II. Pathogenic antigen target(s): Several candidates have been proposed (i.e., GH, alpha-enolase, pituitary gland specific factors 1a and 2 transcripts, secretogranin II, chorionic somatomammotropin and chromosome 14 open reading frame 166 and T-pit [22,23,34,37,38]), but no definite specific cellular targets of APA or AHA have been identified.
III. Role of APA on pathogenesis, clinical evolution and prognosis: The detection of APA and AHA, especially at high titers, has been suggested as a risk factor for the development of hypopituitarism in patients with autoimmune polyglandular syndromes [27,30,32,35]. On the contrary, the great majority of studies investigating association of APA and outcomes in various conditions found no clear associations [22,23,33,34,38], so the clinical significance of APA remain to be elucidated.

4. Hypothalamic-Pituitary Autoimmunity and Traumatic Brain Injury: Epidemiology and Clinical Implications

With the aim of reviewing literature assessing the association of pituitary autoimmunity and pituitary dysfunction in patients with TBI, we searched the PubMed database (http://www.ncbi.nlm.nih.gov/pubmed) using a string developed for that purpose—(traumatic brain injury) AND (autoimmunity OR (antipituitary antibodies)) AND (hypopituitarism OR (pituitary dysfunction))—with no language or time interval limits. Five articles were identified; only three of them, from the same group, were original and pertinent articles [39,40,41] and were included, while two were discarded (one was not pertinent, the other was a letter to the editor). A summary of study samples and findings is provided in Table 1.

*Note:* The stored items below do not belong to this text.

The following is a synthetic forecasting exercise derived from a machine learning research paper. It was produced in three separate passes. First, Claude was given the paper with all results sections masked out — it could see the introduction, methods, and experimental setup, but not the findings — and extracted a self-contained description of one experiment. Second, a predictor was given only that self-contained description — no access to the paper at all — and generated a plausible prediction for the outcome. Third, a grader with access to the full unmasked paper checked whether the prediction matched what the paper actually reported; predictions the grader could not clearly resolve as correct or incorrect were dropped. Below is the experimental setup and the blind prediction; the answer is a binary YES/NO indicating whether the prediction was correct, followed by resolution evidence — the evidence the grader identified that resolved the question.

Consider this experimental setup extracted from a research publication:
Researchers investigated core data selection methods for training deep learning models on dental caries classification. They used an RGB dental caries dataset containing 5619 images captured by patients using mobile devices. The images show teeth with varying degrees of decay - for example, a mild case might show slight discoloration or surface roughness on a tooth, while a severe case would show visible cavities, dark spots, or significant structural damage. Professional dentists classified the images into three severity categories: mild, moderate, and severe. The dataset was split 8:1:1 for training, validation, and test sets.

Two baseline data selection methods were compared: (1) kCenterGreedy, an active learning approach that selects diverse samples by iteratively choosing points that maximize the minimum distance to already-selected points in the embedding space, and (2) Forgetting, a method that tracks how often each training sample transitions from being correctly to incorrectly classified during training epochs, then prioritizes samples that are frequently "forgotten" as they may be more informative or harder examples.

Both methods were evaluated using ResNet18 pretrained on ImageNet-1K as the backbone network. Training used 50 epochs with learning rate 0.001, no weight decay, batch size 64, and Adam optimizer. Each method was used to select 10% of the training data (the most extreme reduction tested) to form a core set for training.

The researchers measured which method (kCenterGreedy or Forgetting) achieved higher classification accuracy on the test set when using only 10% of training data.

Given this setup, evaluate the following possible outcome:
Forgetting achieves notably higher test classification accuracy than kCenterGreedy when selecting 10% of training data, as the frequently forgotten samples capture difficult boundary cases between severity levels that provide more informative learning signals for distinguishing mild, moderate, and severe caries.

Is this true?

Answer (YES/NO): NO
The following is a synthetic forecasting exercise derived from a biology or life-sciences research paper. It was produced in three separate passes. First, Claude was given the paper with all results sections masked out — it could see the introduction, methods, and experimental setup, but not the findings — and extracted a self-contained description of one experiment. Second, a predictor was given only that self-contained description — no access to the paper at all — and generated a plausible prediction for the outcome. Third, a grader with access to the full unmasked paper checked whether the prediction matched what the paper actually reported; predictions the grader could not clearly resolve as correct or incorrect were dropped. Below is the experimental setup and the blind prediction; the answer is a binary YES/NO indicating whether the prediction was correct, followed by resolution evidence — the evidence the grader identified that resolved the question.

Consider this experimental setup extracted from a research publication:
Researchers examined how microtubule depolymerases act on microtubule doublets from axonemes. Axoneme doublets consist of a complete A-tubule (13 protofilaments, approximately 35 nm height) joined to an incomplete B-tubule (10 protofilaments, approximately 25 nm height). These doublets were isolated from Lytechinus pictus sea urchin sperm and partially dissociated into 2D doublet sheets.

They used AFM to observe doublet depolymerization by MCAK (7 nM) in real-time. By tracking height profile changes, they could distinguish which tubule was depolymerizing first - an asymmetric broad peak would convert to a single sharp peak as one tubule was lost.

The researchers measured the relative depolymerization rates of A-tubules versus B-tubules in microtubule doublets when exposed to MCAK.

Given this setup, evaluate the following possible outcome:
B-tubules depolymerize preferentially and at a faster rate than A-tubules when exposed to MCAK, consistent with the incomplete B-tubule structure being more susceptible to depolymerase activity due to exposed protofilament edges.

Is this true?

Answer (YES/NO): YES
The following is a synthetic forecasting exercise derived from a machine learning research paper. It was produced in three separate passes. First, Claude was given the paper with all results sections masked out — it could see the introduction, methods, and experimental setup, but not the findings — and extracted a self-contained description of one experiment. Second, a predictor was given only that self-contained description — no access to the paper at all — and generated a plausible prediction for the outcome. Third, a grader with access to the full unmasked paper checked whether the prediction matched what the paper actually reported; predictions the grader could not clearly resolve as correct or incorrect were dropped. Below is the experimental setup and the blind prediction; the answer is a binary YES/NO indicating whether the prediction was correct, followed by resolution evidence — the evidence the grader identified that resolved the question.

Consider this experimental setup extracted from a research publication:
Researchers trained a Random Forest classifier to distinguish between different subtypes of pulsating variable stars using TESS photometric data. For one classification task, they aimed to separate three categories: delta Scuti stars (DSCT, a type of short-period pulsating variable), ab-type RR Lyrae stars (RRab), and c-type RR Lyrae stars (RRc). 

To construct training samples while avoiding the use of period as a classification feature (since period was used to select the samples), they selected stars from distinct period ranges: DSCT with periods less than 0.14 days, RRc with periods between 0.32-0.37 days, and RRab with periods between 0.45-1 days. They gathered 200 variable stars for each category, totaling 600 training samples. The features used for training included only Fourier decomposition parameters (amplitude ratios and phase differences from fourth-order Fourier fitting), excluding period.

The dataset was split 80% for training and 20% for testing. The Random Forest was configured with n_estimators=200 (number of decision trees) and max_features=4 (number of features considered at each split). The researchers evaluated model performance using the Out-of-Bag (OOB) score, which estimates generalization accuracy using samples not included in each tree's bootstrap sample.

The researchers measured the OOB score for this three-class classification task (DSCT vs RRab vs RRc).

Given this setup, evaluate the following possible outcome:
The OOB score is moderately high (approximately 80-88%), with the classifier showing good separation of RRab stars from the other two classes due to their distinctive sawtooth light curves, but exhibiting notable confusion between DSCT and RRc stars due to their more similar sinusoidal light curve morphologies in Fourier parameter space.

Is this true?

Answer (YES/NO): NO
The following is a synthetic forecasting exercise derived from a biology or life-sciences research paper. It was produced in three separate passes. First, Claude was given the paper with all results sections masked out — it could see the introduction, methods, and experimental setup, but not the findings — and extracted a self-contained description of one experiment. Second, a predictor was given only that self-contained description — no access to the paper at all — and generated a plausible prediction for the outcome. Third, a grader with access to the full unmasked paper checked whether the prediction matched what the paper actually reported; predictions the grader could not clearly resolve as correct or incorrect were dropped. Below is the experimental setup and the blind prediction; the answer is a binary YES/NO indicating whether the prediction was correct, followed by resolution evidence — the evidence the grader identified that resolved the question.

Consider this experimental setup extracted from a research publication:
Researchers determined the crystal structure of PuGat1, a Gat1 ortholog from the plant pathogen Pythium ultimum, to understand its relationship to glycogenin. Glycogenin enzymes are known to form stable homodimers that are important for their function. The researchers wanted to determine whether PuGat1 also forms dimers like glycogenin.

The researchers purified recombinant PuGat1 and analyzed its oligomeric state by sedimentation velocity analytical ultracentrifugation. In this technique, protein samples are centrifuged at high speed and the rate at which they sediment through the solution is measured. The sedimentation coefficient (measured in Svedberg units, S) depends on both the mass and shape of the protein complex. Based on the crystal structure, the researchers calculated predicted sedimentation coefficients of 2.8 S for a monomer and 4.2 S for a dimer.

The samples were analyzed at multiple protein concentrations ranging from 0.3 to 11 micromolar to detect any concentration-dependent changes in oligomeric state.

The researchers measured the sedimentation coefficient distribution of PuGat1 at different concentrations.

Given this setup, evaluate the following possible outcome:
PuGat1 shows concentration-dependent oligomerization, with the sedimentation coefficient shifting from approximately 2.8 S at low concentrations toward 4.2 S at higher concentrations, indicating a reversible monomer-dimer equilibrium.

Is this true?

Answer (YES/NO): NO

The involvement of APA in the pathogenesis of TBI-induced hypopituitarism was hypothesized by Tanriverdi and colleagues in 2008 [39]. Twenty-nine patients (25 M; age 36.5 ± 2.3 years), with no history of pituitary or autoimmune disorders or treatment with drugs affecting hypothalamic-pituitary function, were evaluated 3 years after acute TBI (62.1% mild, 20.7% moderate and 17.2% severe according to Glasgow Coma Scale) for basal and stimulated pituitary function (ACTH test 1 μg for ACTH deficiency; GHRH + GHRP6 and glucagon test for GH-deficiency). Patients and healthy, age 60 and sex-matched controls—recruited from volunteers who had no previous TBI or pituitary dysfunction—were also assessed for the presence of APA by indirect immunofluorescence, using baboon pituitary gland as substrate: serum dilution of 1:8 was defined as the cut-off for positivity; weak positivity was defined for titer ranging from 1:8 to 1:64, strong positivity for titer ranging from 1:64 to 1:256. APA were detected in 13 (44.8%) of the patients but in none of the controls. The risk of hypopituitarism was significantly higher in APA positive (6/13; 5 isolated GH-deficiency, 1 isolated ACTH-deficiency) than in APA negative (2/16) patients (p = 0.04; OR 2.25, 95% CI 1.1–4.6), especially for gonadal and somatotroph function (p < 0.05). Only patients strongly positive for APA showed pituitary dysfunction, with a significant positive correlation (r = 0.74; p = 0.004) between APA titer and GH response to GHRH+GHRP-6 test. At the same time no significant associations were found between clinical parameters and the presence of pituitary dysfunction and APA.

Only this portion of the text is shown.